OSU study: Birds warned of food shortages by nearby birds change physiology, behavior to prepare
CORVALLIS, Ore. (KTVZ) – Songbirds learning from nearby birds that food supplies might be growing short respond by changing their physiology, as well as their behavior, research by the Oregon State University College of Science shows.
After receiving social information from food-restricted neighbors for three days, the red crossbills in the study raised their pace of consumption, increased their gut mass and maintained the size of the muscle responsible for flight when their own eating opportunities were subsequently limited to two short feeding periods per day.
Findings of the study by OSU’s Jamie Cornelius, published in the journal Proceedings of the Royal Society B, suggest that birds can use social information about food shortages to effect an adaptive advantage for survival.
“This is an entirely new form of physiological plasticity in birds and builds on prior work showing that social cues during stress can actually change how the brain processes stressors,” said Cornelius, assistant professor of integrative biology.
Cornelius, an ecophysiologist, looks at the mechanisms that wild animals, particularly songbirds, use as they cope with unpredictable and extreme events in their environment, including fluctuations in food availability. Her research combines natural history, endocrinology and biotelemetry to probe for a better understanding of what limits an animal’s fitness under difficult conditions.
“Animals have all kinds of strategies for dealing with challenging environments, ranging from seasonal avoidance strategies like hibernation or migration to behaviors like caching or altered foraging activity,” she said. “Physiological adjustments in metabolic rate, digestive capacity and energy reserves can sometimes accompany behavioral changes, but those things can take time to execute. That means unpredictable environmental conditions are particularly challenging for many animals.”
Cornelius showed in earlier research that a red crossbill with a food-restricted neighbor will secrete higher than usual levels of the stress hormone corticosterone during its own food-stress periods and also undergo brain activity changes that prepare the bird to respond more strongly to the challenge.
The red crossbill, known scientifically as Loxia curvirostra, is a nomadic species that migrates based on food availability and incorporates other birds’ calls or behavior into its decision-making on how to respond to food deprivation.
Found throughout Europe and North America, the crossbill is a member of the finch family.
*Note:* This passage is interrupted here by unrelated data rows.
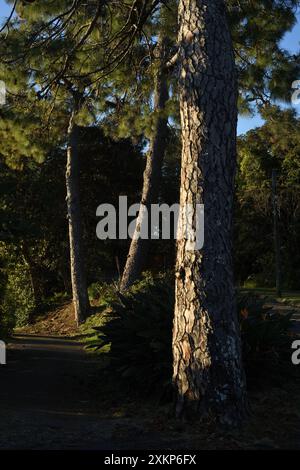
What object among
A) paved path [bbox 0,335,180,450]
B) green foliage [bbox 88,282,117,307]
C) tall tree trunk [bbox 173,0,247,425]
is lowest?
paved path [bbox 0,335,180,450]

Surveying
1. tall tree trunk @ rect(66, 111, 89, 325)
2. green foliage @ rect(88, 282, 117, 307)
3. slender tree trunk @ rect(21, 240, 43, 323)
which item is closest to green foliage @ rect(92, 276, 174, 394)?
green foliage @ rect(88, 282, 117, 307)

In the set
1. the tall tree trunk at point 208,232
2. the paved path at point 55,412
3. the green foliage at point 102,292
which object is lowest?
the paved path at point 55,412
It is known, as its name suggests, for upper and lower beak tips that cross, a feature that helps it pull seeds from conifer cones and other fruits.
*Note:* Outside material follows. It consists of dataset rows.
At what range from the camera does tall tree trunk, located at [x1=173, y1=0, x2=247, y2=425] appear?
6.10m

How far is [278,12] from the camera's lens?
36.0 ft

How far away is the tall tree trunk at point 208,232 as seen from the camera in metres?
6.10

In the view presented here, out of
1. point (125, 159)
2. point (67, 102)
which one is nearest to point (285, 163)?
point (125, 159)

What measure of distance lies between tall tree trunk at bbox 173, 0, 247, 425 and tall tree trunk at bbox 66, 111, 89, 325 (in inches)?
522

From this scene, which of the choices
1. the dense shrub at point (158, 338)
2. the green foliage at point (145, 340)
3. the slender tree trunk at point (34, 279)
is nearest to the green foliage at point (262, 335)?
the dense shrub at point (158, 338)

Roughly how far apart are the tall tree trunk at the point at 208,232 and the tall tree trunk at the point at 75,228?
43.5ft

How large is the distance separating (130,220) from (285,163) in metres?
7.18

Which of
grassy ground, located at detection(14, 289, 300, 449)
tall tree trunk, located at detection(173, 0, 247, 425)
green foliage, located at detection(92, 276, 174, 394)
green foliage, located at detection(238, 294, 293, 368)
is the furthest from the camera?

“Crossbills are an interesting study system because of their dependence on conifer seeds,” Cornelius said. “Conifer seed crops are somewhat unpredictable both in where seed crops develop each year and in how long a seed crop might support birds. We use crossbills as a study system to try to understand what strategies birds might have available when food suddenly declines because crossbills may have to cope with this more often than other species.”
In this research, which involved crossbills in captivity, some of the birds received three days of social information from food-deprived birds prior to their own food limitations; other birds received three days of social information from food-deprived birds at the same time as their own food deprivation.
Cornelius refers to the former collection of birds as the social predictive focal group and the latter as the social parallel focal group.
“The birds did better at maintaining body mass during food restriction if the social information was predictive of the decline in food resources,” she said. “Social information is important to animals in many different contexts, and this study demonstrates a novel benefit: Advance warning about declining food can lead to better outcomes during times of scarcity.”